# Texte fourni

———

Maharajji, Dada, and Ram Dass“ Quand la fleur éclôt... ”

En 1967, je fis la connaissance de mon gourou. Cette rencontre changea le cours de mon existence car il me permit d’appréhender ma vie en termes spirituels. Je découvris chez lui de nouvelles perspectives de compassion, d’amour, de sagesse, d’humour et de puissance, et ses actes élargirent ma compréhension des possibilités de l’homme. Je reconnus en lui une alliance de l’humain et du divin.

Après notre première rencontre, je demeurai en Inde aussi près de lui qu’il me fut permis. Je passai ainsi cinq mois avant de revenir en Amérique avec son ashirbad pour écrire un livre que, jusqu’avant mon départ, je n’avais jamais envisagé de faire. De retour en Occident, je rencontrai de nombreuses âmes sœurs ouvertes et prêtes à partager ce que j’avais reçu ; et sa bénédiction ainsi que leur soif donnèrent naissance à Soyez ici maintenant.

En 1970, je revins en Inde et restai auprès de lui par intermittence de février 1971 à mars 1972, date à laquelle mon visa expira et où je fus expulsé du pays. Quoi qu’il en soit, que je me trouve à ses côtés ou séparé de lui, il demeura la source et l’âme de mon éveil spirituel.

———

# Données enregistrées
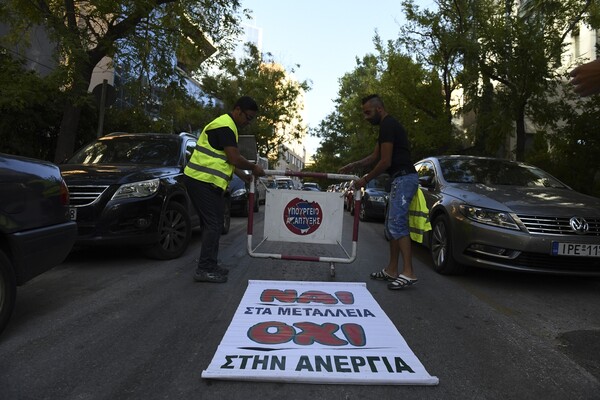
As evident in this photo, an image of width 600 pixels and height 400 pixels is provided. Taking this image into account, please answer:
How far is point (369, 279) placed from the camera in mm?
5480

———

# Consigne 1
D'après le texte fourni, pourquoi la personne qui raconte a-t-elle dû quitter l'Inde en mars 1972 ?
# Consigne 2
Poursuivez le récit de la rencontre avec le gourou après sa dernière phrase.
Le matériel n'est pas utile ici.

# Réponse attendue 1
Son visa avait expiré.

# Réponse attendue 2
Dès le début j’avais voulu le partager avec d’autres, mais il commença par m’interdire de lui amener directement des gens. Néanmoins un nombre relativement restreint d’Occidentaux (plusieurs centaines) parvinrent à le rencontrer et furent touchés aussi profondément que je l’avais été. Il mourut le 11 septembre 1973 : comme disent les Indiens, il quitta son corps.

Les années qui suivirent, je fus à même de constater que l’absence de son corps ne diminuait en rien son influence sur ma vie. Bien au contraire, je sentais sans cesse davantage sa présence, son soutien et son aide, son amour et, à chaque fois que je me prenais trop au sérieux, son rire cosmique. Ceci me donna à penser que d’autres qui ne l’avaient jamais “rencontré ” dans son corps pouvaient semblablement être touchés. Cette impression a été confirmée par un nombre étonnamment important de gens qui, par l’intermédiaire de livres, de conférences, d’enregistrements et de contacts personnels avec certains de ses disciples, ont affirmé avoir ressenti sa présence d’une manière qui a embelli leur vie.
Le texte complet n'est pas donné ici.